*Items listed in a dataset*:
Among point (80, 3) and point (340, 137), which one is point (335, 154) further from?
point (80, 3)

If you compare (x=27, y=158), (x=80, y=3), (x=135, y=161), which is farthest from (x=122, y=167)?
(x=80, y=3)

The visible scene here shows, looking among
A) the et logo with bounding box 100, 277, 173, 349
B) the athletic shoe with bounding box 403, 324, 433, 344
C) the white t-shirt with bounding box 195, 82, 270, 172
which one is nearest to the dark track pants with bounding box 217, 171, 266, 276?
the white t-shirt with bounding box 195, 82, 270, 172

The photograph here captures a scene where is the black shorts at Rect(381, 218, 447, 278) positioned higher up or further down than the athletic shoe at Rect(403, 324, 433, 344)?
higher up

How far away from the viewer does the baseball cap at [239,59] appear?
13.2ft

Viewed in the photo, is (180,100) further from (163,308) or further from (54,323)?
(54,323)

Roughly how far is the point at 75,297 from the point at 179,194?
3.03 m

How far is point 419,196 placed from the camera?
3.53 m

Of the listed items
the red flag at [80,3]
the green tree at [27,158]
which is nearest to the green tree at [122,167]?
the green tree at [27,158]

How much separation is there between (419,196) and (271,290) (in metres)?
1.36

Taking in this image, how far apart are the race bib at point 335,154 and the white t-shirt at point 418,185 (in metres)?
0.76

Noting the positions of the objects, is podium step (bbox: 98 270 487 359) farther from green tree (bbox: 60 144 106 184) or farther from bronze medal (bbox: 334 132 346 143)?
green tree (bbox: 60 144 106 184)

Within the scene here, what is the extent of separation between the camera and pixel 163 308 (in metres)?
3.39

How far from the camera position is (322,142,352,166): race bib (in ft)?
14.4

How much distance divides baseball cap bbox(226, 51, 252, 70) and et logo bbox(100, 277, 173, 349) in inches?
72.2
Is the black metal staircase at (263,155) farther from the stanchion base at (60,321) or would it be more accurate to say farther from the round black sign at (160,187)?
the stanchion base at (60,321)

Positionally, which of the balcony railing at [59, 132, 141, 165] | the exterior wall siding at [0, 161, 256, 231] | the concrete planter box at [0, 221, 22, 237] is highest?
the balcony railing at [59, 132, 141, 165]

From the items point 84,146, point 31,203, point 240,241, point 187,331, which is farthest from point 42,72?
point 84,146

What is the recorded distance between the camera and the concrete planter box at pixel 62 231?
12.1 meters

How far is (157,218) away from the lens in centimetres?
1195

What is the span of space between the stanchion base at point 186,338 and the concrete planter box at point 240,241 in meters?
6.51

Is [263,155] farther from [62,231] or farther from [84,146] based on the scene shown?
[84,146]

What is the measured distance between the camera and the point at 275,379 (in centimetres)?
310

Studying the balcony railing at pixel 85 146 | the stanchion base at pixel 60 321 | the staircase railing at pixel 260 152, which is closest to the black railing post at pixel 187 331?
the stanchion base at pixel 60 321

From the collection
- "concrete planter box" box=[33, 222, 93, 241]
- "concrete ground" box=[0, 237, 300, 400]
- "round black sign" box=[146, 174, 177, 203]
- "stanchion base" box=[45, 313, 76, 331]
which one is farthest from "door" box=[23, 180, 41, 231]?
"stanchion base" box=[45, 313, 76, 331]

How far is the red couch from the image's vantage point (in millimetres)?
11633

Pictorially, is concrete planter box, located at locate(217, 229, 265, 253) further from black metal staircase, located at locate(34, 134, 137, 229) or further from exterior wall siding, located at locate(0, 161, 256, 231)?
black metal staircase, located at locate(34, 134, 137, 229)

*EXERCISE*:
Reproduce verbatim the lines of the listing from the one containing "How far is the red" through the final line of the listing, including both of those lines.

*CORRECT OUTPUT*:
How far is the red couch from the image's vantage point (in millimetres)?
11633

Pictorially, is concrete planter box, located at locate(217, 229, 265, 253) further from black metal staircase, located at locate(34, 134, 137, 229) or further from exterior wall siding, located at locate(0, 161, 256, 231)?
black metal staircase, located at locate(34, 134, 137, 229)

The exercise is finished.